Because if your vitamin D weak and you encounter it two years from now, you're gonna die of it if you'd encountered it this year and you were vitamin D weak, you're gonna die of it, right?
So, under the circumstances, um told it's a very dangerous thing, but I'm not worried about it for myself, not worried about it much for my wife, she's getting tested.
We're getting our vitamin D levels up, minus is 63, so I'm well above the category of those people that are reporting with the disease.
Uh, so in spite of my age, I'm not particularly a potential victim for it.
Under the circumstances, uh, as I say, it's not a um, it's not the society killer I thought it would be.
All right, it's devastating to the Chinese.

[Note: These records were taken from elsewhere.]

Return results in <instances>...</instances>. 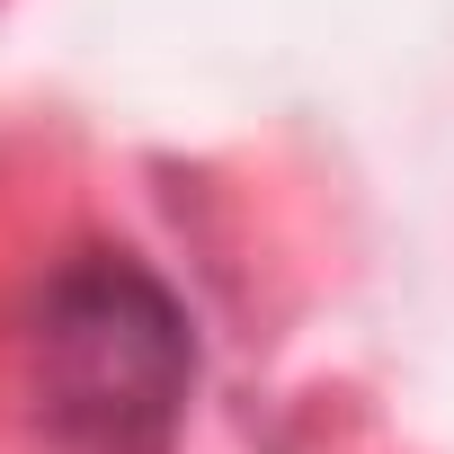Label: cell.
I'll list each match as a JSON object with an SVG mask.
<instances>
[{
	"mask_svg": "<svg viewBox=\"0 0 454 454\" xmlns=\"http://www.w3.org/2000/svg\"><path fill=\"white\" fill-rule=\"evenodd\" d=\"M187 383H196V330L143 259L81 250L45 277L27 330V392L36 427L63 454H169Z\"/></svg>",
	"mask_w": 454,
	"mask_h": 454,
	"instance_id": "1",
	"label": "cell"
}]
</instances>
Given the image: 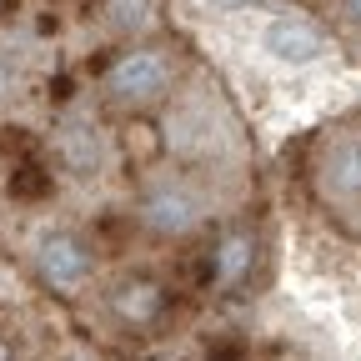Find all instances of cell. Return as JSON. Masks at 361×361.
I'll return each instance as SVG.
<instances>
[{
  "mask_svg": "<svg viewBox=\"0 0 361 361\" xmlns=\"http://www.w3.org/2000/svg\"><path fill=\"white\" fill-rule=\"evenodd\" d=\"M351 6H356V16H361V0H351Z\"/></svg>",
  "mask_w": 361,
  "mask_h": 361,
  "instance_id": "cell-11",
  "label": "cell"
},
{
  "mask_svg": "<svg viewBox=\"0 0 361 361\" xmlns=\"http://www.w3.org/2000/svg\"><path fill=\"white\" fill-rule=\"evenodd\" d=\"M246 256H251V246H246L241 236H231V241L221 246V256H216V276H221V281H236L241 271H246Z\"/></svg>",
  "mask_w": 361,
  "mask_h": 361,
  "instance_id": "cell-6",
  "label": "cell"
},
{
  "mask_svg": "<svg viewBox=\"0 0 361 361\" xmlns=\"http://www.w3.org/2000/svg\"><path fill=\"white\" fill-rule=\"evenodd\" d=\"M206 6H221V11H236V6H246V0H206Z\"/></svg>",
  "mask_w": 361,
  "mask_h": 361,
  "instance_id": "cell-9",
  "label": "cell"
},
{
  "mask_svg": "<svg viewBox=\"0 0 361 361\" xmlns=\"http://www.w3.org/2000/svg\"><path fill=\"white\" fill-rule=\"evenodd\" d=\"M106 85H111L116 101H156L161 90L171 85V66H166V56H156V51H130V56H121V61L111 66Z\"/></svg>",
  "mask_w": 361,
  "mask_h": 361,
  "instance_id": "cell-2",
  "label": "cell"
},
{
  "mask_svg": "<svg viewBox=\"0 0 361 361\" xmlns=\"http://www.w3.org/2000/svg\"><path fill=\"white\" fill-rule=\"evenodd\" d=\"M331 180H336L341 191H361V141L336 146V156H331Z\"/></svg>",
  "mask_w": 361,
  "mask_h": 361,
  "instance_id": "cell-5",
  "label": "cell"
},
{
  "mask_svg": "<svg viewBox=\"0 0 361 361\" xmlns=\"http://www.w3.org/2000/svg\"><path fill=\"white\" fill-rule=\"evenodd\" d=\"M261 51L271 61H281V66H311V61L326 56V35L301 16H276L261 30Z\"/></svg>",
  "mask_w": 361,
  "mask_h": 361,
  "instance_id": "cell-1",
  "label": "cell"
},
{
  "mask_svg": "<svg viewBox=\"0 0 361 361\" xmlns=\"http://www.w3.org/2000/svg\"><path fill=\"white\" fill-rule=\"evenodd\" d=\"M146 216L161 226V231H176V226H191L196 221V206H191L186 191H161V196H151Z\"/></svg>",
  "mask_w": 361,
  "mask_h": 361,
  "instance_id": "cell-4",
  "label": "cell"
},
{
  "mask_svg": "<svg viewBox=\"0 0 361 361\" xmlns=\"http://www.w3.org/2000/svg\"><path fill=\"white\" fill-rule=\"evenodd\" d=\"M111 16H116V25H146V16H151V0H111Z\"/></svg>",
  "mask_w": 361,
  "mask_h": 361,
  "instance_id": "cell-7",
  "label": "cell"
},
{
  "mask_svg": "<svg viewBox=\"0 0 361 361\" xmlns=\"http://www.w3.org/2000/svg\"><path fill=\"white\" fill-rule=\"evenodd\" d=\"M0 361H11V351H6V346H0Z\"/></svg>",
  "mask_w": 361,
  "mask_h": 361,
  "instance_id": "cell-10",
  "label": "cell"
},
{
  "mask_svg": "<svg viewBox=\"0 0 361 361\" xmlns=\"http://www.w3.org/2000/svg\"><path fill=\"white\" fill-rule=\"evenodd\" d=\"M40 271L51 276L56 286H75L85 276V251L75 236H45L40 241Z\"/></svg>",
  "mask_w": 361,
  "mask_h": 361,
  "instance_id": "cell-3",
  "label": "cell"
},
{
  "mask_svg": "<svg viewBox=\"0 0 361 361\" xmlns=\"http://www.w3.org/2000/svg\"><path fill=\"white\" fill-rule=\"evenodd\" d=\"M121 311H126V316H151V311H156V291H151V286L126 291V296H121Z\"/></svg>",
  "mask_w": 361,
  "mask_h": 361,
  "instance_id": "cell-8",
  "label": "cell"
}]
</instances>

It's gonna be devastating to those cultures that don't supplement, whether through uh poor diet, through uh economic issues like India, uh these kind of uh things will find it to be a very devastating disease.
There will be many, many, many countries that will have a right to um uh complain loudly that the Chinese let this out on us, uh, all of those people that have died of it, certainly um we have had excess deaths.
It is more strong than the flu.
The excess deaths we've had have been um have may have actually reduced and been absent the flu.
In other words, the hundred and ten thousand people or more that they've said have died of it in the United States, and it's still not done, um uh likely we've reduced the the 70,000 people that would have died of regular flu at this time because of the conditions and under which we'd we'd uh done the social distancing and so on, where uh influenza really does uh transmit effectively this way.
So, under those circumstances, we still have um serious issues coming to us this fall relative to COVID.
It'll be very necessary for all of us to supplement uh continuously for the next few years until we've got this thing eradicated, and that may be five years or more, depending on the um uh how long it takes the developing world to catch up on this.
Uh and we've got other issues that are going to impact all of us.